Title Decoding Cosmological Information in Weak-Lensing Mass Maps with Generative Adversarial Networks
Authors Masato Shirasaki, Naoki Yoshida, Shiro Ikeda, Taira Oogi, Takahiro Nishimichi
Abstract Galaxy imaging surveys enable us to map the cosmic matter density field through weak gravitational lensing analysis. The density reconstruction is compromised by a variety of noise originating from observational conditions, galaxy number density fluctuations, and intrinsic galaxy properties. We propose a deep-learning approach based on generative adversarial networks (GANs) to reduce the noise in the weak lensing map under realistic conditions.
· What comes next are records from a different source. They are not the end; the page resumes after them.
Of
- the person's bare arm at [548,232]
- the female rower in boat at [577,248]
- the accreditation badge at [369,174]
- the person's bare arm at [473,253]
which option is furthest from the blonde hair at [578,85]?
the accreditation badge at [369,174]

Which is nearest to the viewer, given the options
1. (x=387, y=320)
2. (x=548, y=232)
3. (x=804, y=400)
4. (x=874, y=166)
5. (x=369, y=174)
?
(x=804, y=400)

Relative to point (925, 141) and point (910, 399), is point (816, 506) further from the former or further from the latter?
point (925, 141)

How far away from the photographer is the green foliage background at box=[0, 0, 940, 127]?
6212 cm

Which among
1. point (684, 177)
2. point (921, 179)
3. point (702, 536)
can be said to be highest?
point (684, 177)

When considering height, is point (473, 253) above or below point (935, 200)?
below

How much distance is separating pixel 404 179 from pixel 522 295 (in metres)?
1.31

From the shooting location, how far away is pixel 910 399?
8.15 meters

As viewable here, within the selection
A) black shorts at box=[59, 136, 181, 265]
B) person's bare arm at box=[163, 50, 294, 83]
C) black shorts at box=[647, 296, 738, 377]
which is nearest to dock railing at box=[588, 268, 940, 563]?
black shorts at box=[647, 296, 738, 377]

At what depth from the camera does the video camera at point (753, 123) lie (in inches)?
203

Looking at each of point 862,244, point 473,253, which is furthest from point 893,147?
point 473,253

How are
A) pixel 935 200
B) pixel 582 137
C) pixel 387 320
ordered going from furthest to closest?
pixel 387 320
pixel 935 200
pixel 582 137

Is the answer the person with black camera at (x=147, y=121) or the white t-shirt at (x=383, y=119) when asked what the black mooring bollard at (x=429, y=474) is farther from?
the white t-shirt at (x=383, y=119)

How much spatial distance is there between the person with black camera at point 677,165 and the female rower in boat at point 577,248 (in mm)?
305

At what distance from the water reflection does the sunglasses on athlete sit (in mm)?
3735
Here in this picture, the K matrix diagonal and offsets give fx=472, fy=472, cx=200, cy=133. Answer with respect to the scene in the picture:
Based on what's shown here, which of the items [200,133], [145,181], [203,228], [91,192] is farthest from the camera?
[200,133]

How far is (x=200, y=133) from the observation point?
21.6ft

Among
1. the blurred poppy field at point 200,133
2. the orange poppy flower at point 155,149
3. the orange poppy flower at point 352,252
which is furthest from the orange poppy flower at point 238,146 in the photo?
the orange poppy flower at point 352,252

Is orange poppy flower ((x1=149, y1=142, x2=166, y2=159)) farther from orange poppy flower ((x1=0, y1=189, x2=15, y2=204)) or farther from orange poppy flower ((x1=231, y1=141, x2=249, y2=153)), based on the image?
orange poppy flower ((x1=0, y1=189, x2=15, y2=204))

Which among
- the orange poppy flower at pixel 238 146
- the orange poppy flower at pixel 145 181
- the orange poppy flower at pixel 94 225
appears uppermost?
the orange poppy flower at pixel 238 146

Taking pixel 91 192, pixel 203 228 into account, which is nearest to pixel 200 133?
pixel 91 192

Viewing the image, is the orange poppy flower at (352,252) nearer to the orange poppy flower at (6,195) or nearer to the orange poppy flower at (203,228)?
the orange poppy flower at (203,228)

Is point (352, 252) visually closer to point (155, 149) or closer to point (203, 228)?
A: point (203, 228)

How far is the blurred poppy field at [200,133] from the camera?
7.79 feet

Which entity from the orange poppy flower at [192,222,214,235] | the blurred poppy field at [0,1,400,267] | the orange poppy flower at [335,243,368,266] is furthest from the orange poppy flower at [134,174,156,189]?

We perform image-to-image translation using conditional GANs in order to produce noiseless lensing maps using the first-year data of the Subaru Hyper Suprime-Cam (HSC) survey. We train the conditional GANs by using 30000 sets of mock HSC catalogs that directly incorporate observational effects. We show that an ensemble learning method with GANs can reproduce the one-point probability distribution function (PDF) of the lensing convergence map within a $0.5-1\sigma$ level. We use the reconstructed PDFs to estimate a cosmological parameter $S_{8} = \sigma_{8}\sqrt{\Omega_{\rm m0}/0.3}$, where $\Omega_{\rm m0}$ and $\sigma_{8}$ represent the mean and the scatter in the cosmic matter density. The reconstructed PDFs place tighter constraint, with the statistical uncertainty in $S_8$ reduced by a factor of $2$ compared to the noisy PDF. This is equivalent to increasing the survey area by $4$ without denoising by GANs. Finally, we apply our denoising method to the first-year HSC data, to place $2\sigma$-level cosmological constraints of $S_{8} < 0.777 , ({\rm stat}) + 0.105 , ({\rm sys})$ and $S_{8} < 0.633 , ({\rm stat}) + 0.114 , ({\rm sys})$ for the noisy and denoised data, respectively.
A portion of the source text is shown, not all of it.